* [TASK TO COMPLETE] Reproduce the items from the line with "Is (x=1, y=469)" up to and including the line with "16733 millimetres", changing "dense forest canopy" to "thick woodland canopy" and leaving everything else unchanged. Give only those lines.

* [RECORD EXCERPTS]

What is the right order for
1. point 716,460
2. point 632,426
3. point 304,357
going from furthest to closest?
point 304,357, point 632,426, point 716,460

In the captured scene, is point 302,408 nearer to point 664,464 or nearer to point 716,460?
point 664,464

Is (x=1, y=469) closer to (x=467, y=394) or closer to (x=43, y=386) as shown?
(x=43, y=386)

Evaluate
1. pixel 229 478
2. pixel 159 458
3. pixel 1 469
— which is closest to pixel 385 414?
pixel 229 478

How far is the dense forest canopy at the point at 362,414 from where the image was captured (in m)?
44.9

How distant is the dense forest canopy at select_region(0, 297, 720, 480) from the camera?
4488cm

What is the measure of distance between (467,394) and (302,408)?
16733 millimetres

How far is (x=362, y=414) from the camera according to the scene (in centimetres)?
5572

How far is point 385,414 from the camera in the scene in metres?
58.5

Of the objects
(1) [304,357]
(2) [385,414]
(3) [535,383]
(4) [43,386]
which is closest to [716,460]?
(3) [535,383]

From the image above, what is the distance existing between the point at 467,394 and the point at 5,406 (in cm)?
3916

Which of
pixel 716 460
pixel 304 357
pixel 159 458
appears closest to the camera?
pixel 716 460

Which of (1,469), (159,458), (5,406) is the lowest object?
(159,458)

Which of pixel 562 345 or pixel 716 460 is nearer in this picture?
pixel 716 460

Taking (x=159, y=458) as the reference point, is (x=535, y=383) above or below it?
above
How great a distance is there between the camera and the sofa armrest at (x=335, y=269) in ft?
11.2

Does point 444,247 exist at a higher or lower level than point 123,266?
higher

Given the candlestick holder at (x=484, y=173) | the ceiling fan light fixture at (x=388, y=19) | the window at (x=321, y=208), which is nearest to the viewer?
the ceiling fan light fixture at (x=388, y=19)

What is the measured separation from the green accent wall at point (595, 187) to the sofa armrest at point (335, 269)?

* [TASK SOLUTION]
Is (x=1, y=469) closer to (x=467, y=394) or closer to (x=43, y=386) as shown?
(x=43, y=386)

Evaluate
1. pixel 229 478
2. pixel 159 458
3. pixel 1 469
— which is closest to pixel 385 414?
pixel 229 478

How far is the thick woodland canopy at the point at 362,414 from where the image was captured (in m)?
44.9

How distant is the thick woodland canopy at select_region(0, 297, 720, 480) from the camera?
4488cm

What is the measure of distance between (467,394) and (302,408)?
16733 millimetres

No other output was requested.